Kim był Benedykt XVI w naszych oczach i jaka była misja tego człowieka w białej sutannie, nie tylko dla teologów?
Dawał nam nadzieję na życie w Kościele małym, nieopierającym się na władzach świeckich, nieszukającym tam swojego znaczenia. Uważał nawet, że nie do końca ewangeliczna i zgodna z wyznaniem wiary w Kościół "powszechny" jest wizja Kościoła ogólnoświatowego, większościowego, jakby religijnego mocarstwa. Już w 1957 r. martwił się, że w takim Kościele będziemy mieli wielu pogan, którzy tylko z nazwy będą chrześcijanami. Pisał o Kościele w diasporze, rozproszeniu i Kościele "małej trzódce". Trochę mnie to denerwowało i dałem temu wyraz w "Świętym Kościele powszednim". Ucieszyło mnie, gdy pod koniec życia zniuansował swoje stanowisko. Kościół – mówił – nigdy nie może zostać zamkniętą grupą, która wystarcza sobie samej. Musimy być misyjni, otwarci przede wszystkim w tym sensie, że będziemy ukazywać światu wartości, które powinny konstytuować sumienie. Nie wolno ze spokojem przyglądać się, jak ludzie popadają w pogaństwo. Kościół musi wytężać siły, by Ewangelia działała jako zaczyn. To małej "wówczas wspólnocie, […] swym uczniom Jezus powiedział, że muszą być zaczynem i solą ziemi. Słowa te zakładają, że Kościół będzie w przyszłości mały. Ale jednocześnie zakładają, że będzie na nim spoczywać odpowiedzialność za ogół". To jest sedno sprawy – być zaczynem i solą, nawet, gdy nie będzie nas się liczyć w miliony.

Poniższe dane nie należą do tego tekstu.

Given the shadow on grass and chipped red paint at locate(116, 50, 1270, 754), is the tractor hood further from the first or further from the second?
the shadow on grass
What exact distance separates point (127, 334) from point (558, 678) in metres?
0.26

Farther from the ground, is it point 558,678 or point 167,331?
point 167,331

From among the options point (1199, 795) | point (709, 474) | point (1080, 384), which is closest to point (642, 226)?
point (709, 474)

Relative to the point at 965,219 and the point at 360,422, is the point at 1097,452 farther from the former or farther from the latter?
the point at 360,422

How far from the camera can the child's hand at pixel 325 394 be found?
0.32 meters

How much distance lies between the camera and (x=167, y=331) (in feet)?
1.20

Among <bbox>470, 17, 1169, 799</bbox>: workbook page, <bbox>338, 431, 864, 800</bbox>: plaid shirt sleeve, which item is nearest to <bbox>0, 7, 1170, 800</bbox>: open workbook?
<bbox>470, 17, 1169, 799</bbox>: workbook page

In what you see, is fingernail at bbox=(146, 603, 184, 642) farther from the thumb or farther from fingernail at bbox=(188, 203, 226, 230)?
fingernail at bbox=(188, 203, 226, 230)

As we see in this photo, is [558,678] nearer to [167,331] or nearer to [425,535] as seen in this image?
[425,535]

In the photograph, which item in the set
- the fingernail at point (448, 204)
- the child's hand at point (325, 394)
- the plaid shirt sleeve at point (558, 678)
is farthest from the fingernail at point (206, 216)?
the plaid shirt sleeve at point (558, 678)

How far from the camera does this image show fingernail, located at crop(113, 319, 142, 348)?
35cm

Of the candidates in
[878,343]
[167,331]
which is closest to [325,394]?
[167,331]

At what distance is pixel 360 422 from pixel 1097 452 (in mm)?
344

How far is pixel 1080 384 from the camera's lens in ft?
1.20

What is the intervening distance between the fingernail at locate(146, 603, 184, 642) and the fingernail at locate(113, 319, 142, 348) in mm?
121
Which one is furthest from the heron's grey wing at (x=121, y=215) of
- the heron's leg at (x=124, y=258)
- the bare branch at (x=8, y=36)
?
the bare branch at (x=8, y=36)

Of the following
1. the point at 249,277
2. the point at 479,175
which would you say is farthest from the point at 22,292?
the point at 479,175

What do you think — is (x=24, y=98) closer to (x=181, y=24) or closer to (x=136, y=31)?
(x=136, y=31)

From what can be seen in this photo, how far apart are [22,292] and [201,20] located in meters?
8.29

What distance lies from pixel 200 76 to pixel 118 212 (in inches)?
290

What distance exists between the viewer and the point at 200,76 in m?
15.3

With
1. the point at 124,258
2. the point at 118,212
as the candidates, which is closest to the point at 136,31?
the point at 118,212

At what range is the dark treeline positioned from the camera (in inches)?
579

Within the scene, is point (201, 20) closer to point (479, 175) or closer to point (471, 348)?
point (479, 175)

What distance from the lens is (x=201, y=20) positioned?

Wskazywał z żelazną logiką, że w tzw. świecie cywilizowanym dokonuje się proces "rozdzielania tego, co Bóg złączył, a czego człowiek nie powinien rozdzielać" w tej ważnej i podstawowej sferze życia, jaką jest: miłość małżeńska, rodzina, akt małżeński. Proces ten rozpoczął się od zgody prawodawstw państwowych na rozwody, a w gruncie rzeczy od ich ułatwiania i promowania. Potem w mediach i permisywnym wychowaniu oddzielono sferę seksualną od małżeństwa. Dalej w imię "wolności kobiety", zaczęto promować "aborcję na życzenie". Tu dokonało się coś tragicznego – rozerwanie więzi miłości, jednoczącej matkę z rodzącym się pod jej sercem dzieckiem. Dziecko zostało ukazane, opisane jako bliżej nieokreślony płód, gorzej – jako ciężar i zagrożenie. Następnie przyszło rozdzielanie – poprzez promocję antykoncepcji – aktu przekazywania życia ludzkiego od przyjemności i radości, którymi Pan Bóg zwieńczył ten akt. Tak rozpoczęła się droga manipulowania ludzkim życiem, podporządkowania technice tajemnicy i świętości oraz destrukcji naturalnego wymiaru płciowości itd.
Dalej, nie gorszyć się, ale nieść Dobrą Nowinę. Świętością Jezusa – mówił - też wielu się gorszyło: ucztował z grzesznikami, nie zrzucił ognia na niegodziwców, gorliwcom nie pozwalał wyrywać kąkolu z pól pszenicznych, a w końcu podzielił los zbrodniarzy, przyjąwszy na Siebie grzech. Ale właśnie tak przekazał nam informację, czym jest prawdziwa świętość. Że nie jest ona sądem nad tzw. grzesznym światem, ale poszukiwaniem jego zbawienia. Joseph Ratzinger używał wtedy nawet zwrotu: "nieświęta świętość" Kościoła. To właśnie w niej – podkreślał – objawia się prawdziwa świętość Boga, która miesza się z brudem świata, aby go przezwyciężyć. Dlatego właśnie Kościół nie powinien na pierwszym miejscu zajmować się sobą, swoimi strukturami, lecz przede wszystkim prowadzeniem ludzi do Pana Boga, kształtowaniem sumień, niejako współtworzeniem "Bożego świata". Nie potrzebuje on też wielu reformatorów – potrzebuje świętych. Święci zaś to ludzie wielkiej Bożej fantazji, a nie funkcjonariusze, urzędnicy kultu. To naprawdę nam zagraża.